Questions à… Philippe Goossens, associé, Altana
Philippe Goossens est associé au sein du cabinet Altana qu’il a rejoint en 2009. Il est spécialisé en droit pénal des affaires et dispose d’une forte expérience en matière contentieuse. Philippe accompagne ses clients lors de toutes les phases précontentieuses et contentieuses notamment en matière de droit pénal financier et de droit pénal du travail. Titulaire d’une Maîtrise Droit des Affaires et d’une Maîtrise Carrières Judiciaires de l’Université Paris I-Panthéon Sorbonne, il a débuté sa carrière au sein du cabinet Rambaud Martel avant de rejoindre Proskauer Rose en 2005. Il est membre de l’IBA, du C5 ainsi que du comité juridique de la FNTP (Fédération Nationale des Travaux Publics).
Quelles sont selon vous les problématiques actuelles du marché ?
Philippe Goossens : Les différences de systèmes juridiques et judiciaires existant entre les pays constituent en matière de mise en place de système de conformité une donnée dont il faut tenir compte.

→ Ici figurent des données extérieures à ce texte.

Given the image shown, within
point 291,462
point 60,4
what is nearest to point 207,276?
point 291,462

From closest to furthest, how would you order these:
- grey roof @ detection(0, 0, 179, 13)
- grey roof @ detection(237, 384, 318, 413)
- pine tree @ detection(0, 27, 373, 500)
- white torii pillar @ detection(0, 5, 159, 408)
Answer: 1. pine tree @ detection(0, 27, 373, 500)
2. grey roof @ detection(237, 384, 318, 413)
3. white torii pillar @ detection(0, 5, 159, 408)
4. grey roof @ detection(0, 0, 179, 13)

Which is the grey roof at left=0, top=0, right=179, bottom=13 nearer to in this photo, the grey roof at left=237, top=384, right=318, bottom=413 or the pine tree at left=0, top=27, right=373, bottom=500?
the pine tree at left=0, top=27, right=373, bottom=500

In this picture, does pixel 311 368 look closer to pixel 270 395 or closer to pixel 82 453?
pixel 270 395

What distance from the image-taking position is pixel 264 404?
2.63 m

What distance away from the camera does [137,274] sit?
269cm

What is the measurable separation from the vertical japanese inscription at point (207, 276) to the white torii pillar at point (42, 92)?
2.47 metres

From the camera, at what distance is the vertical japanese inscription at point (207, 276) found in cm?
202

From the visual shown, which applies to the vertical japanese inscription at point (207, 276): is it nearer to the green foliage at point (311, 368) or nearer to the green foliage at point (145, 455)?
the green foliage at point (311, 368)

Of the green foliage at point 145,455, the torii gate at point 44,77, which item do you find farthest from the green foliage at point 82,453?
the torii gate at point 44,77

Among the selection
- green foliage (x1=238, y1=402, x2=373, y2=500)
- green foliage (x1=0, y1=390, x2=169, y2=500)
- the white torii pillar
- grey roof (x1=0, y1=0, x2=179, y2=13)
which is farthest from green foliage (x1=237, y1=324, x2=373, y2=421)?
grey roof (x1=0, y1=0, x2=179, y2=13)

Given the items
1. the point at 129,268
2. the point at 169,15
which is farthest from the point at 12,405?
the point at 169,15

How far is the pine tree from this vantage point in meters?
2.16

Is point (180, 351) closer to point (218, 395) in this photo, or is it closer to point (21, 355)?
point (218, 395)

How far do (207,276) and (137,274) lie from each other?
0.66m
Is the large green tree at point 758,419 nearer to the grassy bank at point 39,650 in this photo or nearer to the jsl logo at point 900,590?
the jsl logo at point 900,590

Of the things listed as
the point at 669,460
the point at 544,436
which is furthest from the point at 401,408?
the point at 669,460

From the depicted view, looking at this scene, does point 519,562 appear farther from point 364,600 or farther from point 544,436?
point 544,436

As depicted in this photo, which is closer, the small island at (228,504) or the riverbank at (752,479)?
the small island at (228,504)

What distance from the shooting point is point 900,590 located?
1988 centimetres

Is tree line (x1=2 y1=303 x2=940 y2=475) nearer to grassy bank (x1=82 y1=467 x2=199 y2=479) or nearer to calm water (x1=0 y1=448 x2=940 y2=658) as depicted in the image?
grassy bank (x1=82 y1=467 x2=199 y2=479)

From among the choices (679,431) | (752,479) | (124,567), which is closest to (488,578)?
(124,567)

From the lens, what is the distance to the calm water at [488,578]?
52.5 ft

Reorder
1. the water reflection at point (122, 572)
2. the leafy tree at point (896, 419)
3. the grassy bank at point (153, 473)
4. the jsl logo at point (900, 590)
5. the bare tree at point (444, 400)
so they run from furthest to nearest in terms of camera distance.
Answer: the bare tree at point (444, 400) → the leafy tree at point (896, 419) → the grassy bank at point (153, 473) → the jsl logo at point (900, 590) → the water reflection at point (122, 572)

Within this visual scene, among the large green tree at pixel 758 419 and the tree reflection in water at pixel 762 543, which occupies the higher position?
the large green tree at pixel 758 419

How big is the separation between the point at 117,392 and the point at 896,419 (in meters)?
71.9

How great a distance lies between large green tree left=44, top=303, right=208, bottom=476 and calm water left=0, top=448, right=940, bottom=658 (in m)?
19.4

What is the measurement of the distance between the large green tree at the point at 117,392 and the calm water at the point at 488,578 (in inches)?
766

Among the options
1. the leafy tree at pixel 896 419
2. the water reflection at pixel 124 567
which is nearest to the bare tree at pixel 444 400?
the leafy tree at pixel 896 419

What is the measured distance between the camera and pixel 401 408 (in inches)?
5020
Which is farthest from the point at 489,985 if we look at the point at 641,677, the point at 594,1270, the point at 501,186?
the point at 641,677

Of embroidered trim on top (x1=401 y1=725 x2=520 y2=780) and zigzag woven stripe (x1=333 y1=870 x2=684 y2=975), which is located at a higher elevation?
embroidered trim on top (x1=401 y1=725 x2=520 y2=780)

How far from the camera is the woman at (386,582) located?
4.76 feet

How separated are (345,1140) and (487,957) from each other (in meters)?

La mise en place des systèmes de contrôle est un élément essentiel et protecteur des entreprises, reste la question de savoir s’il convient de les confier à des services d’éthiques indépendants des services juridiques. La protection de la confidentialité des travaux de recherches des éventuelles violations doit être prise en compte et réfléchie au regard des règles applicables dans chaque pays. Enfin, la réaction face à la découverte d’une irrégularité déjà commise doit être gérée de manière transversale et aussi dans le respect des droits des individus.
Quelles sont les particularités de votre équipe dédiée à ces dossiers ?
Philippe Goossens : Si Altana est composé d’avocats spécialisés par matière, chaque professionnel sait que le traitement de ce type de questions nécessite la coordination de plusieurs spécialités et sait détecter les problèmes posés même au-delà de son propre domaine de compétence naturelle. Intervenant tant en conseil qu’en contentieux, les avocats en connaissent les impératifs stratégiques. Enfin, Altana a pour tradition de connaître les métiers de ses clients, ce qui permet de donner des conseils certes sécurisés sur le plan juridique, mais aussi permettant une approche pragmatique des questions sur le plan de la conduite de l’entreprise.